What you need to do
In your answer, give each entry again exactly as it appears.

(Records from a data source)
[Start of section]

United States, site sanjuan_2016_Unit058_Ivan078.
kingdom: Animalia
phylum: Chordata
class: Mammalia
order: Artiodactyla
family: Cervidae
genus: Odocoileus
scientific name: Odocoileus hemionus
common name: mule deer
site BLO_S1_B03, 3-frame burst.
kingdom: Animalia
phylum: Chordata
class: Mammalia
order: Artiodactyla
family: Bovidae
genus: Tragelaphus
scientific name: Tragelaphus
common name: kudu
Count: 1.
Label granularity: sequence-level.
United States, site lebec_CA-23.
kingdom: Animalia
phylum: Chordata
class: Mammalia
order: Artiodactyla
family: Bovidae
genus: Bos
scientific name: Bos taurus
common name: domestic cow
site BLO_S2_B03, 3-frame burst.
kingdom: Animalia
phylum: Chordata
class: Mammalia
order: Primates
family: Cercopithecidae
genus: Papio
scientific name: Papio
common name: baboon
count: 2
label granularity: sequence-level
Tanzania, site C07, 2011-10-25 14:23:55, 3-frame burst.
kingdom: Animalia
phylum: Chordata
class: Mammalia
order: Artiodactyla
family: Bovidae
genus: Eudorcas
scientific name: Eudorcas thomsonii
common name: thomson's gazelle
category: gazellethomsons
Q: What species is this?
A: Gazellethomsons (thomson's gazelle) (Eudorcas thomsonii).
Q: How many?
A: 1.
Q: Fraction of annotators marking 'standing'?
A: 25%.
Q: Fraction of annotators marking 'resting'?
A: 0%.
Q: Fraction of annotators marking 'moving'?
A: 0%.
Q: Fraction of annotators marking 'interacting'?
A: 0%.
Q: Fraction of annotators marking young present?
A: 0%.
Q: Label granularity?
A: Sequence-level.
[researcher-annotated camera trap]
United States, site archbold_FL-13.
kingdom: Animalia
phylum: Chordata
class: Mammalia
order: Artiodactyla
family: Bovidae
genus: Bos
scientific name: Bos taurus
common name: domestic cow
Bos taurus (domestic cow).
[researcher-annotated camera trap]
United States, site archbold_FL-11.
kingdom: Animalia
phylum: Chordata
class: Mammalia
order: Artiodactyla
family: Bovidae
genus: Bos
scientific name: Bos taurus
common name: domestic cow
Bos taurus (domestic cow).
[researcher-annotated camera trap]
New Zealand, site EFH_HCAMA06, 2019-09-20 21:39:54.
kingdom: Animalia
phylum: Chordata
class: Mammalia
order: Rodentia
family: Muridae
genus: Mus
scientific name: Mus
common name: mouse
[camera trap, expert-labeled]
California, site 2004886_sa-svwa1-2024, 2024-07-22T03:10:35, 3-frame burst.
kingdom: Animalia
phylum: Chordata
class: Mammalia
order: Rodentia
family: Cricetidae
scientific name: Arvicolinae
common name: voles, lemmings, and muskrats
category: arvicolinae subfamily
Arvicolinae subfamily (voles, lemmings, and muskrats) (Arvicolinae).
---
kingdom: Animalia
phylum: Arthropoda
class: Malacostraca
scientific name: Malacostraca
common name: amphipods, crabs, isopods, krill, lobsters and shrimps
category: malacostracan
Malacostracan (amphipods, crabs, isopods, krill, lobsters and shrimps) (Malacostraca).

[End of section]

Output of the task
United States, site sanjuan_2016_Unit058_Ivan078.
kingdom: Animalia
phylum: Chordata
class: Mammalia
order: Artiodactyla
family: Cervidae
genus: Odocoileus
scientific name: Odocoileus hemionus
common name: mule deer
site BLO_S1_B03, 3-frame burst.
kingdom: Animalia
phylum: Chordata
class: Mammalia
order: Artiodactyla
family: Bovidae
genus: Tragelaphus
scientific name: Tragelaphus
common name: kudu
Count: 1.
Label granularity: sequence-level.
United States, site lebec_CA-23.
kingdom: Animalia
phylum: Chordata
class: Mammalia
order: Artiodactyla
family: Bovidae
genus: Bos
scientific name: Bos taurus
common name: domestic cow
site BLO_S2_B03, 3-frame burst.
kingdom: Animalia
phylum: Chordata
class: Mammalia
order: Primates
family: Cercopithecidae
genus: Papio
scientific name: Papio
common name: baboon
count: 2
label granularity: sequence-level
Tanzania, site C07, 2011-10-25 14:23:55, 3-frame burst.
kingdom: Animalia
phylum: Chordata
class: Mammalia
order: Artiodactyla
family: Bovidae
genus: Eudorcas
scientific name: Eudorcas thomsonii
common name: thomson's gazelle
category: gazellethomsons
Q: What species is this?
A: Gazellethomsons (thomson's gazelle) (Eudorcas thomsonii).
Q: How many?
A: 1.
Q: Fraction of annotators marking 'standing'?
A: 25%.
Q: Fraction of annotators marking 'resting'?
A: 0%.
Q: Fraction of annotators marking 'moving'?
A: 0%.
Q: Fraction of annotators marking 'interacting'?
A: 0%.
Q: Fraction of annotators marking young present?
A: 0%.
Q: Label granularity?
A: Sequence-level.
[researcher-annotated camera trap]
United States, site archbold_FL-13.
kingdom: Animalia
phylum: Chordata
class: Mammalia
order: Artiodactyla
family: Bovidae
genus: Bos
scientific name: Bos taurus
common name: domestic cow
Bos taurus (domestic cow).
[researcher-annotated camera trap]
United States, site archbold_FL-11.
kingdom: Animalia
phylum: Chordata
class: Mammalia
order: Artiodactyla
family: Bovidae
genus: Bos
scientific name: Bos taurus
common name: domestic cow
Bos taurus (domestic cow).
[researcher-annotated camera trap]
New Zealand, site EFH_HCAMA06, 2019-09-20 21:39:54.
kingdom: Animalia
phylum: Chordata
class: Mammalia
order: Rodentia
family: Muridae
genus: Mus
scientific name: Mus
common name: mouse
[camera trap, expert-labeled]
California, site 2004886_sa-svwa1-2024, 2024-07-22T03:10:35, 3-frame burst.
kingdom: Animalia
phylum: Chordata
class: Mammalia
order: Rodentia
family: Cricetidae
scientific name: Arvicolinae
common name: voles, lemmings, and muskrats
category: arvicolinae subfamily
Arvicolinae subfamily (voles, lemmings, and muskrats) (Arvicolinae).
---
kingdom: Animalia
phylum: Arthropoda
class: Malacostraca
scientific name: Malacostraca
common name: amphipods, crabs, isopods, krill, lobsters and shrimps
category: malacostracan
Malacostracan (amphipods, crabs, isopods, krill, lobsters and shrimps) (Malacostraca).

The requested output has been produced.